EXERCISE INSTRUCTIONS =>
Would you return exactly the lines below from the line with "Spezia 2-0 Milan" through the line with "Fleur Hand Made", both included, and nothing else, leaving out the pictures?

PROVIDED ENTRIES =>
_ _ _ _ _ _ _
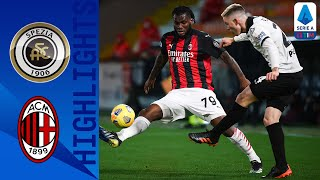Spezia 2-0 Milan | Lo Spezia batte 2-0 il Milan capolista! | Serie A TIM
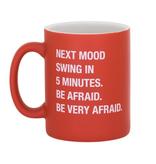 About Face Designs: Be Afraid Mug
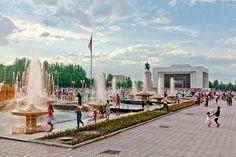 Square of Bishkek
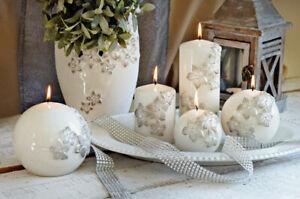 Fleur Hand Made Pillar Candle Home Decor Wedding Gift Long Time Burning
_ _ _ _ _ _ _
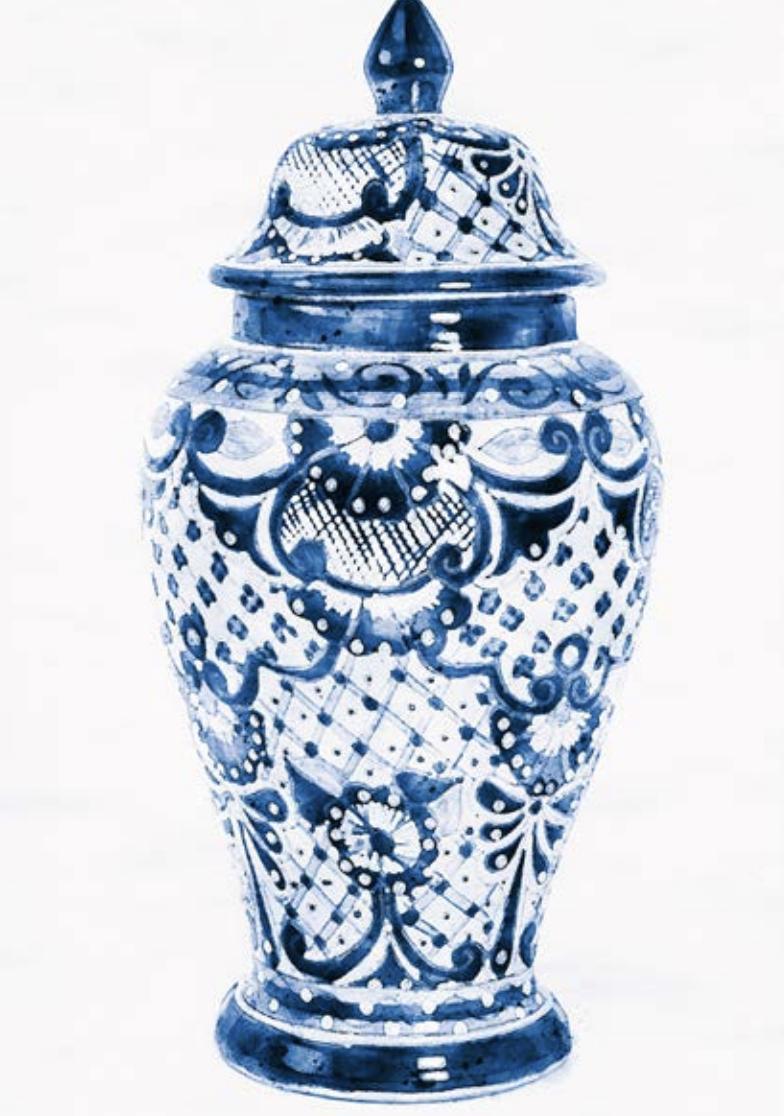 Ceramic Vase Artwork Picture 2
_ _ _ _ _ _ _
EXPECTED ANSWER =>
Spezia 2-0 Milan | Lo Spezia batte 2-0 il Milan capolista! | Serie A TIM
 About Face Designs: Be Afraid Mug
 Square of Bishkek
 Fleur Hand Made Pillar Candle Home Decor Wedding Gift Long Time Burning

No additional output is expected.